Text block »
* * * * *

Every kitchen often has a bottle or two of cooking oil. It's the unsung hero that plays a vital role, whether you're frying, baking, or just dressing a salad. But with a myriad of options on supermarket shelves, how do you choose? Picking the wrong one might just turn that crispy fry into a soggy mess.


Vegetable Oil

A jack-of-all-trades in the kitchen, vegetable oil comes from various plants like corn, sunflower, or canola. It’s great for almost everything - think frying or baking.

Oops! Don't crank up the heat too high; this oil doesn’t like extreme temperatures and can start smoking.


Olive Oil

The Mediterranean secret, olive oil ranges from the rich-tasting extra virgin to the milder regular variant. Drizzle or dress with the extra virgin, but lean on regular olive oil for a roast.

Oops! High heat and extra virgin olive oil? Nope. It might just leave a bitter aftertaste.


Canola Oil

Light and neutral, canola oil is great for that BBQ or a spicy stir-fry.

Oops! Left it on the counter for too long? Canola oil doesn’t like light and can turn rancid.

* * * * *

Data lines »
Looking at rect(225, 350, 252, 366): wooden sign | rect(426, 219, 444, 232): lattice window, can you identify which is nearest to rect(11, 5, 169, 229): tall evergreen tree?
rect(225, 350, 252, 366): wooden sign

* * * * *

Your tasks »
1. Which oils get their own headings in the cooking-oil text? List every one.
2. Could you extend the cooking-oil text, picking up after its last sentence?

Answers to the problems »
1. Vegetable Oil, Olive Oil, Canola Oil

2.
Coconut Oil

With a whisper of the tropics, coconut oil varies from refined (good for high-heat frying) to unrefined (think baking).

Oops! Don’t let its flavor steal the show in savory dishes.


Peanut Oil

Frying’s best friend, peanut oil has a high smoke point and adds a hint of nuttiness.

Oops! Always check for peanut allergies before cooking with it.


Sesame Oil

From the light variant for stir-fries to the intense dark one for flavoring, sesame oil is a staple in Asian dishes.

Oops! Using the dark variant casually can drown out other flavors.


Avocado Oil

Loved for its buttery flavor, avocado oil is great for high-heat cooking.

Oops! While delicious, it's a bit pricier, so use wisely.


Choosing the right cooking oil can elevate your dish. Know your oils, and let your culinary skills shine!